C'est le bilan le plus meurtrier depuis les accords conclus en juin, qui avaient permis une baisse des hostilités entre Israël et le mouvement pro-iranien Hezbollah. Des frappes israéliennes ont fait onze morts, dont des femmes et des enfants, samedi 15 août dans le sud du Liban .

En réaction, le Hezbollah a menacé Israël d'une "riposte appropriée" et exhorté le gouvernement libanais à mettre fin aux négociations "humiliantes" avec Israël.

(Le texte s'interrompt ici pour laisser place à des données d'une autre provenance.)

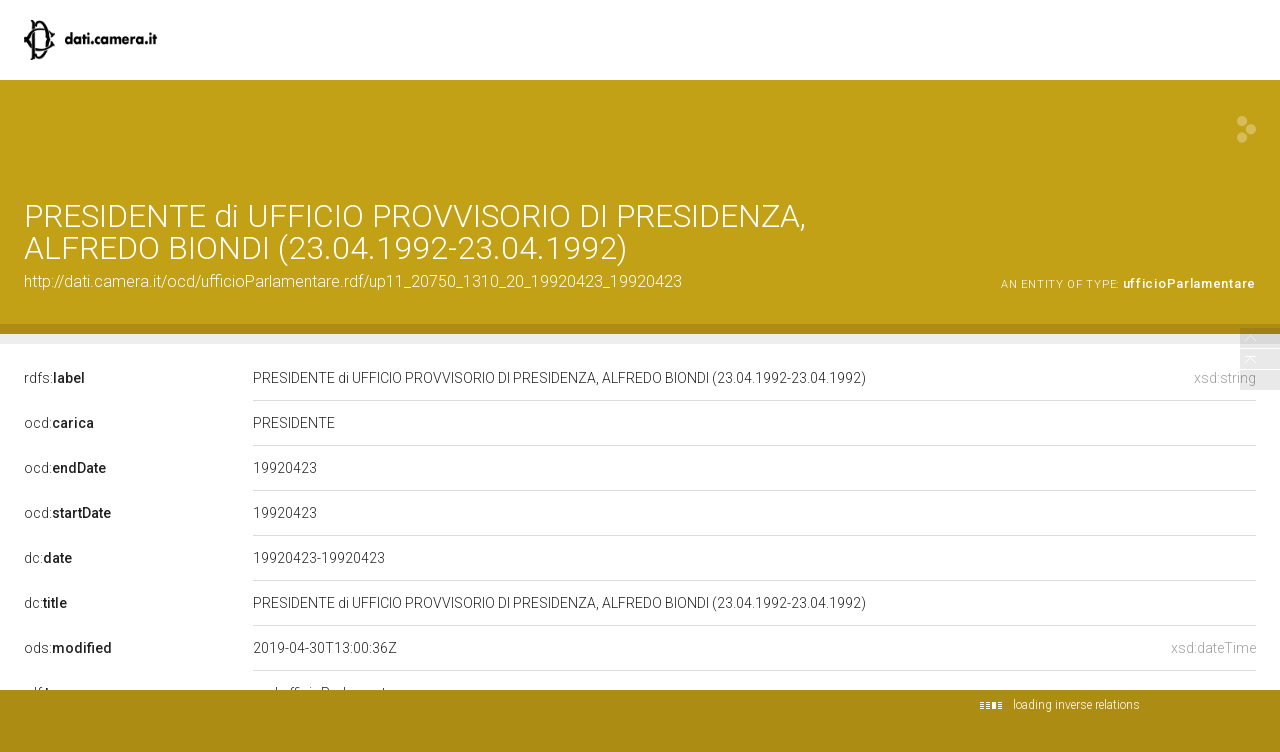

--- FILE ---
content_type: application/xml;charset=UTF-8
request_url: https://dati.camera.it/ocd/linkedResourceTitles
body_size: 521
content:
<?xml version="1.0" encoding="UTF-8"?>
<root><resource about="http://dati.camera.it/ocd/deputato.rdf/d20750_11" nsabout="null:d20750_11"><title><![CDATA[ALFREDO BIONDI, XI Legislatura della Repubblica]]></title></resource>
<resource about="http://dati.camera.it/ocd/ufficioParlamentare" nsabout="ocd:ufficioParlamentare"><title><![CDATA[ufficio Parlamentare]]></title></resource>
<resource about="http://dati.camera.it/ocd/legislatura.rdf/repubblica_11" nsabout="null:repubblica_11"><title><![CDATA[Legislatura XI della Repubblica (23.04.1992-14.04.1994)]]></title></resource>
<resource about="http://dati.camera.it/ocd/organo.rdf/o11_1310" nsabout="null:o11_1310"><title><![CDATA[UFFICIO PROVVISORIO DI PRESIDENZA]]></title></resource>
</root>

L'armée israélienne a d'abord affirmé avoir ciblé une infrastructure du Hezbollah en réponse à une "attaque" contre ses soldats au Liban, puis indiqué avoir visé et tué un commandant du mouvement dans un "quartier général" du village d'Ansar, situé à une vingtaine de kilomètres de la frontière avec Israël.

Le ministère libanais de la Santé a recensé sept morts dans cette frappe, "dont trois enfants et deux femmes". L'armée israélienne a confirmé une "allégation" selon laquelle "la famille de Hassan se trouvait avec lui", précisant qu'elle "n'était pas la cible de la frappe". Quatre personnes ont aussi été tuées et 17 blessées, "dont un enfant et 11 femmes", à Deir Zahrani, a indiqué le ministère, revoyant à la hausse un précédent bilan.

Le président libanais Joseph Aoun a dénoncé la mort d'une "famille entière", y voyant un "message clair" pour l'avenir des négociations que le Liban mène avec Israël depuis avril, et dont un huitième cycle est prévu début septembre à Rome.

Les frappes israéliennes "devraient relancer les négociations et les rendre beaucoup plus sérieuses, et non produire l'effet inverse", a commenté auprès de l'AFP le porte-parole du Premier ministre israélien, Doron Spielman.

Le bureau de Benjamin Netanyahu a ensuite accusé le Hezbollah d'utiliser des civils comme "boucliers humains".